__WORK INSTRUCTION__:
Copy the passage on poetry's relevance below word for word, between "Later that day, I" and "it was I was.", inclusive.

START EXERCISE TEXT

That cosmetic surgeon, more anti-Muse than Jacob Marley, wraiths into my mind every time I encounter and attempt to answer the question Is poetry relevant?, a favorite wheelspinner among cosmopolitan op-eds. Although the doc’s latex-pinched fingers anviled my head against the exam table as he excised the mole, my shoulder devil still swaggered—Tell him, “Hey, buddy, I deal in real beauty”—but even that defense seemed to helium up the misconception that the work of poetry is delicate—lace doily stuff.
Prior to going back to clinical surgery, I’d spent thirty minutes or more with patients who were open—even loud—about their Botox and lipo treatments at the receptionist’s window. The waiting room had felt more like that of a salon or spa than a doctor’s office: all gossip, emery boards, beauty magazines, and cell phones. I’d passively protested by re-reading Ovid’s Metamorphosis. And the irony wasn’t lost on me.
Later that day, I wrote a poem that exemplifies the essential connections I’d like to make between my work as a poet and as a teacher, and, in its discussion, offers one of my student’s rebuttal to the doctor’s dismissal of poetry.
I’d like to share the poem for you now, and then I’ll illustrate some of the practical and conceptual ways teaching has nuanced my writing and clarified my feelings about poetry’s relevancy. The poem is called “Reading Ovid at the Plastic Surgeon’s” and it begins with an epigraph from Elizabeth Bishop’s “In the Waiting Room.”
Reading Ovid at the Plastic Surgeon’s
I scarcely dared to look
to see what it was I was.
No one else with a book, the slick
weeklies gossip amongst
themselves on the side
tables as the ticker rolls the Dow
Jones downdowndown under
a profile of the marathon
bombers (the older, a boxer). Jove
argues for the removal of a race
of peoples that do not please
him: What is past
remedy calls for the surgeon’s knife. He will take a hunk of my
cheek (cancer) and though I can’t
see mid-procedure, I imagine
the site as an apricot, bitten.
This, a survival mechanism—
romanticism. David says, If you’re out
in public and you don’t want anyone to talk to you, bring a book
of poetry. Even as I enter the confidence
of the room, I avoid my
reflection in the window, for there,
most of all, I see myself as only I can,
as only the eye will have me—
as light, as light alone.

END EXERCISE TEXT
START DATASET RECORDS

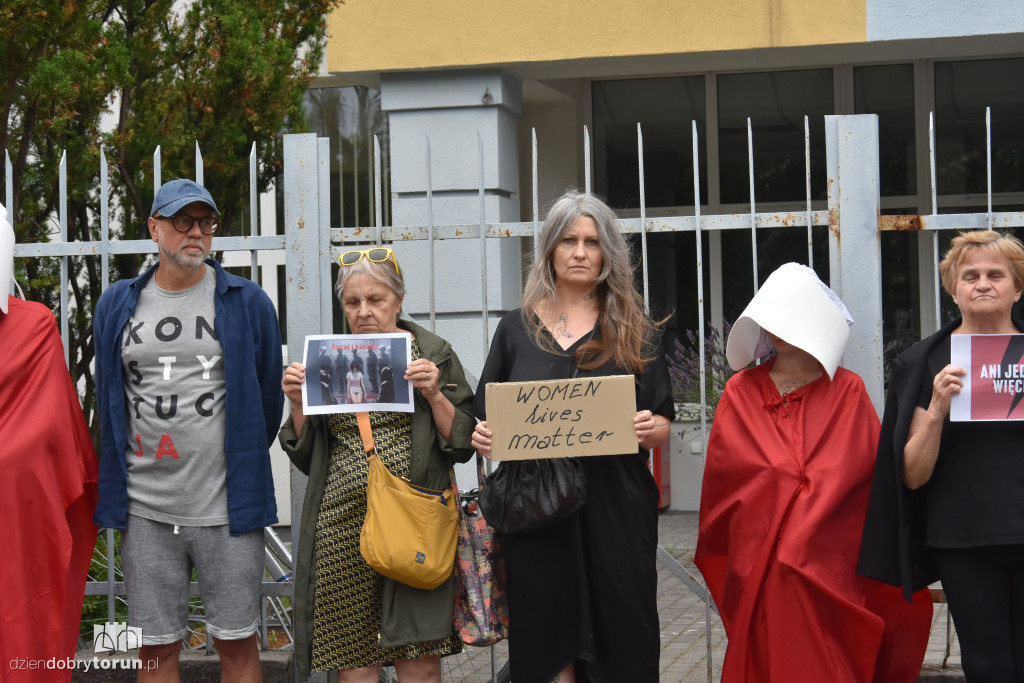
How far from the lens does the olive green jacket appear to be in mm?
3770

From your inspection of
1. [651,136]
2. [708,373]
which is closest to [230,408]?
[708,373]

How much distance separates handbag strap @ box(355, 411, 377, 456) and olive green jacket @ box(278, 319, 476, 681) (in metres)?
0.14

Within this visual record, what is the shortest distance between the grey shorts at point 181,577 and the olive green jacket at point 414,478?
0.64 ft

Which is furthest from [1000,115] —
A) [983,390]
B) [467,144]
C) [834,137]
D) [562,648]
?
[562,648]

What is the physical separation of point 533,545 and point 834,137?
1936 mm

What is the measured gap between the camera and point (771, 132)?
9961mm

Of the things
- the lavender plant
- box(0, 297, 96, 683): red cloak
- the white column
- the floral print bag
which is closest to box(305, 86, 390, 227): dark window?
the white column

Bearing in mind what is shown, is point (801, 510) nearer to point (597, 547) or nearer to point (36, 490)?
point (597, 547)

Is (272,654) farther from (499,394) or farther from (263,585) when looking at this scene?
(499,394)

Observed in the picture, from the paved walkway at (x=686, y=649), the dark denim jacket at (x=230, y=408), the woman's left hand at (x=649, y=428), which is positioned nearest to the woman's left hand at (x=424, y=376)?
the dark denim jacket at (x=230, y=408)

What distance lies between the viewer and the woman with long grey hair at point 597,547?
3646 millimetres

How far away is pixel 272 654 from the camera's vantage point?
4.97 m

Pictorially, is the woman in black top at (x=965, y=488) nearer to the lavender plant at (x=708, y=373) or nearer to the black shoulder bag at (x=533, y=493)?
the black shoulder bag at (x=533, y=493)

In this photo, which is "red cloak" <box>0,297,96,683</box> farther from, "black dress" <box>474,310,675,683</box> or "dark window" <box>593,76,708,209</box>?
"dark window" <box>593,76,708,209</box>
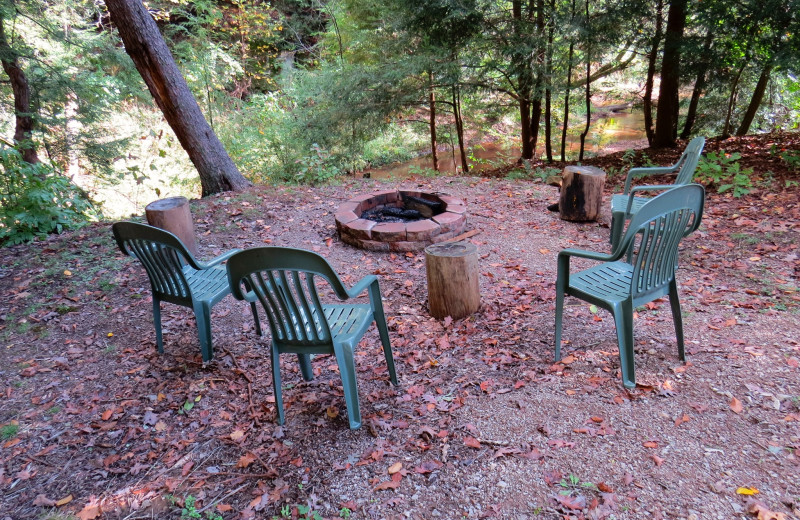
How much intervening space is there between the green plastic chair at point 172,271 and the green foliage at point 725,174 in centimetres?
548

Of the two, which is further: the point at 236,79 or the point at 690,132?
the point at 236,79

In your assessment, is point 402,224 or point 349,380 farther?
point 402,224

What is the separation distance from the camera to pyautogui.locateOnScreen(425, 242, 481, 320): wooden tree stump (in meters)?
3.11

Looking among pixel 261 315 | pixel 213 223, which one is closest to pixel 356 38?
pixel 213 223

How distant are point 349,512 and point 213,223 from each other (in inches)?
165

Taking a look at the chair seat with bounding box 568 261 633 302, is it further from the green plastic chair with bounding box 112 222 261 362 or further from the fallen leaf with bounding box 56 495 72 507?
the fallen leaf with bounding box 56 495 72 507

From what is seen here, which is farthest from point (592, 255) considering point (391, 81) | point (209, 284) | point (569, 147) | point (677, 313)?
point (569, 147)

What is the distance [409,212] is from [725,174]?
4.12 m

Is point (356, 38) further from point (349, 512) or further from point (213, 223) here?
point (349, 512)

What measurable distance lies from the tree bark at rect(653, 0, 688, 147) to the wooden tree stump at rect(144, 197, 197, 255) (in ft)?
21.9

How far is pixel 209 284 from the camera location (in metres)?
2.84

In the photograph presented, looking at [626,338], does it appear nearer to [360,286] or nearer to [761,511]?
[761,511]

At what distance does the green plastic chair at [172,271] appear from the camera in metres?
2.48

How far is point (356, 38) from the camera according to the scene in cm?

END DATASET RECORDS

__REPLY TO THE EXERCISE__:
Later that day, I wrote a poem that exemplifies the essential connections I’d like to make between my work as a poet and as a teacher, and, in its discussion, offers one of my student’s rebuttal to the doctor’s dismissal of poetry.
I’d like to share the poem for you now, and then I’ll illustrate some of the practical and conceptual ways teaching has nuanced my writing and clarified my feelings about poetry’s relevancy. The poem is called “Reading Ovid at the Plastic Surgeon’s” and it begins with an epigraph from Elizabeth Bishop’s “In the Waiting Room.”
Reading Ovid at the Plastic Surgeon’s
I scarcely dared to look
to see what it was I was.